Implementing a Kubernetes Operator for Declarative MapReduce-Based Indexing


The operational burden of our log search platform had become untenable. We were ingesting terabytes of unstructured application logs daily, dumping them into an S3 bucket. The indexing process, critical for making this data searchable, was a collection of brittle, manually-triggered shell scripts wrapping kubectl. Each script launched a fleet of pods to download, parse, and index the data. When a pod failed—due to transient network issues, malformed log lines, or resource contention—the entire batch job would halt. The on-call engineer would then have to manually inspect logs, clean up orphaned pods and partial index files, adjust parameters, and restart the whole multi-hour process. This wasn’t DevOps; it was high-stakes digital plumbing.

Our objective shifted from merely running the indexing jobs to building a self-managing system that could orchestrate them. We needed a declarative API. An engineer should be able to define the desired state of an index—its source data, its schema, its retention policy—and a controller should be responsible for making that state a reality. This is the core promise of the Kubernetes operator pattern. We decided to build one.

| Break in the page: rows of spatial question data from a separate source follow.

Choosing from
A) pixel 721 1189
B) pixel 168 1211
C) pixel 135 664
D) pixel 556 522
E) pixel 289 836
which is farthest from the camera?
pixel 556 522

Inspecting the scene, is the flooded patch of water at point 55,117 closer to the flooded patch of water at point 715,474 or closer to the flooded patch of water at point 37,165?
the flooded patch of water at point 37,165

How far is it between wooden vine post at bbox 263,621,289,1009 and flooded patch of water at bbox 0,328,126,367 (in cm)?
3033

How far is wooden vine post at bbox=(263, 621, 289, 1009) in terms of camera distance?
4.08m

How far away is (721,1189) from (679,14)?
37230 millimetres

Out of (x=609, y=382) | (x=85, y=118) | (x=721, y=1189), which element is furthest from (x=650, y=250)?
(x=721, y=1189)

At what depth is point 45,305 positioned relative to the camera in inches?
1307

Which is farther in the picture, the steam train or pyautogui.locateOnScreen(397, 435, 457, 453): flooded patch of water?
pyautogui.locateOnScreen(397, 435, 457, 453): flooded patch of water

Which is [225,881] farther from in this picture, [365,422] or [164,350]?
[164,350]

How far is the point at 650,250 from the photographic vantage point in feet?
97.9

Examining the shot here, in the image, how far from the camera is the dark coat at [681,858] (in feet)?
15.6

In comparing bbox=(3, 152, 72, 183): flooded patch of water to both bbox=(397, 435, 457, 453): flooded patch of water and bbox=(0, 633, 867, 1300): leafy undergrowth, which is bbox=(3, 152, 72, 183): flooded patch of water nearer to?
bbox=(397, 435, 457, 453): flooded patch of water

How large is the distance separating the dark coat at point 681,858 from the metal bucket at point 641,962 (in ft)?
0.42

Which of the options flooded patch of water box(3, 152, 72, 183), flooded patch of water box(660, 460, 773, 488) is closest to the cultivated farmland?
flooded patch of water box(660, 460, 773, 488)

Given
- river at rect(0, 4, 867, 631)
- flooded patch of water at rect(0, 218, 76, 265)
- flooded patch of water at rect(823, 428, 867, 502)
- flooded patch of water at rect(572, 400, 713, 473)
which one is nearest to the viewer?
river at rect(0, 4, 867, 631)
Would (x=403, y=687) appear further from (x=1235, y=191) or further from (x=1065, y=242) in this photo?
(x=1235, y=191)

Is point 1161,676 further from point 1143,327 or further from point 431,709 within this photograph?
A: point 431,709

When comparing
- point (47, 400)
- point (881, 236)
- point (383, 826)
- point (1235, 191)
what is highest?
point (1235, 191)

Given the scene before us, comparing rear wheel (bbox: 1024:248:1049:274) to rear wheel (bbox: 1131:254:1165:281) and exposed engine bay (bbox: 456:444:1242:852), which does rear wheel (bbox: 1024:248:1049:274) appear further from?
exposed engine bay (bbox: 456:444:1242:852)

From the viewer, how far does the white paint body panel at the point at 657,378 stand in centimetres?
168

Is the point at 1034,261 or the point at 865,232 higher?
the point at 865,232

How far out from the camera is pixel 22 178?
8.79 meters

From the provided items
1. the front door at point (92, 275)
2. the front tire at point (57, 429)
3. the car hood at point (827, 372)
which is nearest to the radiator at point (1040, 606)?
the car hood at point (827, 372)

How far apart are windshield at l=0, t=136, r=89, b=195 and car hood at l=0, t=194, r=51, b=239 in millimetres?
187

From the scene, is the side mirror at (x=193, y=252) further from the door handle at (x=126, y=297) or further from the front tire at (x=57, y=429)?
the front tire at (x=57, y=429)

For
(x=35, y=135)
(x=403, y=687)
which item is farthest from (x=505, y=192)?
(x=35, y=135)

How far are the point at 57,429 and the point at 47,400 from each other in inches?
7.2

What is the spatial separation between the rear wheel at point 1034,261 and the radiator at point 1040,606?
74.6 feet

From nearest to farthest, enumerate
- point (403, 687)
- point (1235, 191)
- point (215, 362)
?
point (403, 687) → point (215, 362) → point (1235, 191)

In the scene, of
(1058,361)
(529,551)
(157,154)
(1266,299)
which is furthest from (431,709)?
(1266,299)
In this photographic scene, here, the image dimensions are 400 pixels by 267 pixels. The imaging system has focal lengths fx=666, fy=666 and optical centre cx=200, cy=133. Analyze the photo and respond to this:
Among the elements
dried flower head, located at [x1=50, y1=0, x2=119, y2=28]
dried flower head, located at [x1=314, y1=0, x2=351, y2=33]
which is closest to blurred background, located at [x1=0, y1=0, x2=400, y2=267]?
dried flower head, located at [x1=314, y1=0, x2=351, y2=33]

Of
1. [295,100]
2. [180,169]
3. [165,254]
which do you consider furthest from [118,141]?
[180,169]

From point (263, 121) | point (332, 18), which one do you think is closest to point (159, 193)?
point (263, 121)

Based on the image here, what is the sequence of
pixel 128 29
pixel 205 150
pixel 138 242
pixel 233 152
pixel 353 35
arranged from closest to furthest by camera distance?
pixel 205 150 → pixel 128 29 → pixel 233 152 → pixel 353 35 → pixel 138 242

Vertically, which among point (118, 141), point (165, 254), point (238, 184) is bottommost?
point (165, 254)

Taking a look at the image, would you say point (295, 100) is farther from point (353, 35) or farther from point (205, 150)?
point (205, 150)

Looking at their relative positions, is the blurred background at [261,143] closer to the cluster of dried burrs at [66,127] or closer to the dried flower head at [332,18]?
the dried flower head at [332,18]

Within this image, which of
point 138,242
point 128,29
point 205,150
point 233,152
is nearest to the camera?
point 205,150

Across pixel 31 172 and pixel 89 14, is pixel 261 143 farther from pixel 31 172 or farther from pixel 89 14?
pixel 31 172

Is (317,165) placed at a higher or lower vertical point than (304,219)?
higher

The choice of MapReduce for the indexing logic itself was a pragmatic one. While newer frameworks like Spark or Flink are more powerful, they introduce significant cluster management overhead. Our problem was embarrassingly parallel: split a massive collection of log files (Map), process each chunk independently to create inverted index fragments, and then merge those fragments into final queryable shards (Reduce). A simple, container-based MapReduce implementation running as ephemeral Kubernetes Jobs was sufficient and, critically, stateless from the perspective of the cluster scheduler.

The foundation of our operator is the Custom Resource Definition (CRD). This defines the schema for our new API object, the LogIndex. It captures the user’s intent.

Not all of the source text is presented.